-- Start of SOURCE EXCERPT --

COPYing data to a table with an IDENTITY column, where the column's value
isn't specified in the copied input, fails because COPY attempts to insert a
NULL value for the column:

test=# CREATE TABLE identity_test (id bigint GENERATED ALWAYS AS IDENTITY,
name text);
test=# COPY identity_test (name) FROM STDIN;
Enter data to be copied followed by a newline.
End with a backslash and a period on a line by itself, or an EOF signal.
>> foo
>> \.
ERROR:  null value in column "id" violates not-null constraint
DETAIL:  Failing row contains (null, foo).
CONTEXT:  COPY identity_test, line 1: "foo"

Compare this with a serial column:

test=# CREATE TABLE serial_test (id bigserial, name text);
test=# COPY serial_test (name) FROM STDIN;
Enter data to be copied followed by a newline.

-- End of SOURCE EXCERPT --
-- Start of STORED DATA --

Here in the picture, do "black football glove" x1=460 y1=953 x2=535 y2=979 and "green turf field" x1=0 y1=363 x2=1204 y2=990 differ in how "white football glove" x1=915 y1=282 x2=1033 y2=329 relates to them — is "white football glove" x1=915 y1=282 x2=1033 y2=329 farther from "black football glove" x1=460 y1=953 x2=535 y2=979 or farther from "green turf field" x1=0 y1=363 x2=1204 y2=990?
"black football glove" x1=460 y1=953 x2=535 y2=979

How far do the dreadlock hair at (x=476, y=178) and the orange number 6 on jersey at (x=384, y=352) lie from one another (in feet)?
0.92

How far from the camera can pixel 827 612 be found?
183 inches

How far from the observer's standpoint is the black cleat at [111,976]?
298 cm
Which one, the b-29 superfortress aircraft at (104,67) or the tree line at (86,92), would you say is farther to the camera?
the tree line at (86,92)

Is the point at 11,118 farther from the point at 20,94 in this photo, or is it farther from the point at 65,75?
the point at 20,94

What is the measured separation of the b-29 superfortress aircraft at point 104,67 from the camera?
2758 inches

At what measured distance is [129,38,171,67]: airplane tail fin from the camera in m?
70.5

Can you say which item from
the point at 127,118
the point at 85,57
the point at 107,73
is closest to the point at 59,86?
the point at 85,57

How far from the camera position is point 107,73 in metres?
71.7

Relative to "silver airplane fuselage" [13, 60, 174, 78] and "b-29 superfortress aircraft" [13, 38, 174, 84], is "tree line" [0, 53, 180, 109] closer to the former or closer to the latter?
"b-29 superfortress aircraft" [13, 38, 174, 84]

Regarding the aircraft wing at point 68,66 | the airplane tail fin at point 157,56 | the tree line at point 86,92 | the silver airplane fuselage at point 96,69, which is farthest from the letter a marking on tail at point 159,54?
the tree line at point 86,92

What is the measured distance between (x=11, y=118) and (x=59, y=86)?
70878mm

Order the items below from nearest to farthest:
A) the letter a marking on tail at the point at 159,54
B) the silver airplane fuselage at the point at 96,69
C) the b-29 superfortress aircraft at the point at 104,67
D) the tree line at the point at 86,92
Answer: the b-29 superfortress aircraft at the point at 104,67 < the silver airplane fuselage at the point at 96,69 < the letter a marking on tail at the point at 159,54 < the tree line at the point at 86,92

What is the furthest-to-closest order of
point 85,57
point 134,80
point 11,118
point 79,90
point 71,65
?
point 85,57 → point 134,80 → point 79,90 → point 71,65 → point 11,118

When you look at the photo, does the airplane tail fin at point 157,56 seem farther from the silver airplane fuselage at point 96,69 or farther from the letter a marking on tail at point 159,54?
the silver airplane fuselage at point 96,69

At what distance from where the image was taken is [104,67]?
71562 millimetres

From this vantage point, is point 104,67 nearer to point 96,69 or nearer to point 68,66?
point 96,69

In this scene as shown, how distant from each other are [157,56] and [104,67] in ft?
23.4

-- End of STORED DATA --

**AIM:** Reproduce everything in the excerpt on COPY and IDENTITY columns from "COPYing data to" down to "an EOF signal.". The listing plays no part in what comes next.

**SOLUTION FOR THIS EXERCISE:**
COPYing data to a table with an IDENTITY column, where the column's value
isn't specified in the copied input, fails because COPY attempts to insert a
NULL value for the column:

test=# CREATE TABLE identity_test (id bigint GENERATED ALWAYS AS IDENTITY,
name text);
test=# COPY identity_test (name) FROM STDIN;
Enter data to be copied followed by a newline.
End with a backslash and a period on a line by itself, or an EOF signal.